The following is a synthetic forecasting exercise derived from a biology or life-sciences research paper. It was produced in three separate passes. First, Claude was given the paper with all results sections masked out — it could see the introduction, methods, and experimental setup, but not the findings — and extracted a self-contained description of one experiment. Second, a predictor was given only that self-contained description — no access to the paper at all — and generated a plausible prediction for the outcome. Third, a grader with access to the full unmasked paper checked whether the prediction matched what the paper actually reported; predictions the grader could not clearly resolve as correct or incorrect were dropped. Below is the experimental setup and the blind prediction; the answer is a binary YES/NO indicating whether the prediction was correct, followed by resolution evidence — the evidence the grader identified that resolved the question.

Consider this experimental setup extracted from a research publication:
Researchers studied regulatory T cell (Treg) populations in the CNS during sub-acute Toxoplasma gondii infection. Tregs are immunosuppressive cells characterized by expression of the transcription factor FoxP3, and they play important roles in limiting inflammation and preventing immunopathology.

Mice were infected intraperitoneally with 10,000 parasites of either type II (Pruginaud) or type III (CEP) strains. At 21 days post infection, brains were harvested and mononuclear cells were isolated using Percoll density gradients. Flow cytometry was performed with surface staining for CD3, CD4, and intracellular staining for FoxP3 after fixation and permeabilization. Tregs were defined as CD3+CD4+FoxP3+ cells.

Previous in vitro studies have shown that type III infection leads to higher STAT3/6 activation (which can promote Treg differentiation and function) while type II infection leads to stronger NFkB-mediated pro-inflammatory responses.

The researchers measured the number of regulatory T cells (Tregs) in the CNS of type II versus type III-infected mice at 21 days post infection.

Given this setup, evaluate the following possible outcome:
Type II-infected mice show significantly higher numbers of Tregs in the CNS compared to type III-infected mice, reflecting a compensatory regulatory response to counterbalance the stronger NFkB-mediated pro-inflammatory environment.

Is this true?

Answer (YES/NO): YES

········

Please return every line of the records above that contains the word "NFkB".

Previous in vitro studies have shown that type III infection leads to higher STAT3/6 activation (which can promote Treg differentiation and function) while type II infection leads to stronger NFkB-mediated pro-inflammatory responses.
Type II-infected mice show significantly higher numbers of Tregs in the CNS compared to type III-infected mice, reflecting a compensatory regulatory response to counterbalance the stronger NFkB-mediated pro-inflammatory environment.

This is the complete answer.